_Extracted data entries_.
◇ ◇ ◇

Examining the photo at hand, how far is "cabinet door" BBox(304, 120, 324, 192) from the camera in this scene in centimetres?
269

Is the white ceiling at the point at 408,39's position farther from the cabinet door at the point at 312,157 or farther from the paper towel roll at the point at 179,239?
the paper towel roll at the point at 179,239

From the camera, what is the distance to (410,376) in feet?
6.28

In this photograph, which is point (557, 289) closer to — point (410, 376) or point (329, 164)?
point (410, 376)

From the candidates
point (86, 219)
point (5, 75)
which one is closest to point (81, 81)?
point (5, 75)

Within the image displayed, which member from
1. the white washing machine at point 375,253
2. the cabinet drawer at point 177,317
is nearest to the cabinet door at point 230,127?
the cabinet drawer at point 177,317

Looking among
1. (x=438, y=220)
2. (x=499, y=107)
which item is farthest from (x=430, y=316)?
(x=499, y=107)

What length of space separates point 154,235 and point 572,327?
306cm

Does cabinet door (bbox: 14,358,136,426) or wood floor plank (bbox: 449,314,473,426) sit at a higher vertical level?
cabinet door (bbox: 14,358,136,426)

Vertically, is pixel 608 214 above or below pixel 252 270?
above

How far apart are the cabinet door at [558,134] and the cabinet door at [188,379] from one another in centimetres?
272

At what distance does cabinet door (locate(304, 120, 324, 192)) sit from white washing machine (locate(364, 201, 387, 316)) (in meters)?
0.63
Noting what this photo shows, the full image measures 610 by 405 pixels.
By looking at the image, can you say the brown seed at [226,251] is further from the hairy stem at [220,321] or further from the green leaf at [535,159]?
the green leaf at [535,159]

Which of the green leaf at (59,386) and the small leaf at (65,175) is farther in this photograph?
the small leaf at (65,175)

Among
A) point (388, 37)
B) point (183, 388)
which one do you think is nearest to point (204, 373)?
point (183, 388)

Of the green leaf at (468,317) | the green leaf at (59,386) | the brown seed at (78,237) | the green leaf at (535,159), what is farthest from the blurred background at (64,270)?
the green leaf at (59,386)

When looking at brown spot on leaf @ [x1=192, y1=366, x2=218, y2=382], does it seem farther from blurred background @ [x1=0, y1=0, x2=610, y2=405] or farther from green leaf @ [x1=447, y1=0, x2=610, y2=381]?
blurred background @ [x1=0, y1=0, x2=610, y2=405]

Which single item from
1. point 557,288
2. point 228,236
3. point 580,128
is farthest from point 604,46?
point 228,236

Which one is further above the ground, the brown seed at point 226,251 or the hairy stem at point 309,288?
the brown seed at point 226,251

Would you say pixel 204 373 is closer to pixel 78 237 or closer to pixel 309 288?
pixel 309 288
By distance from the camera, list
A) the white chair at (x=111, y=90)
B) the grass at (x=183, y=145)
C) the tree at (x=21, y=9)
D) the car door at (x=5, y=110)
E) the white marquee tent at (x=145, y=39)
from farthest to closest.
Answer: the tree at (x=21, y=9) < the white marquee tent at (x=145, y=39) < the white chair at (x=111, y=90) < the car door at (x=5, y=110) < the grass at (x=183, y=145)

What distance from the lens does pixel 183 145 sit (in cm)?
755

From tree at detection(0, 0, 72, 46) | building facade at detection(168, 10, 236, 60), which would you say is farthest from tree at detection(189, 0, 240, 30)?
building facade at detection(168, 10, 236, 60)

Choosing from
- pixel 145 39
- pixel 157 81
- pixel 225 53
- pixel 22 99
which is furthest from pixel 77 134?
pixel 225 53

◇ ◇ ◇

_THE REQUEST_. Update the lines from the one containing "Choosing from" through the end of the entries, changing "furthest" to "farthest" and leaving everything else as it is.

_FINISHED TASK_.
Choosing from
- pixel 145 39
- pixel 157 81
- pixel 225 53
- pixel 22 99
which is farthest from pixel 77 134?
pixel 225 53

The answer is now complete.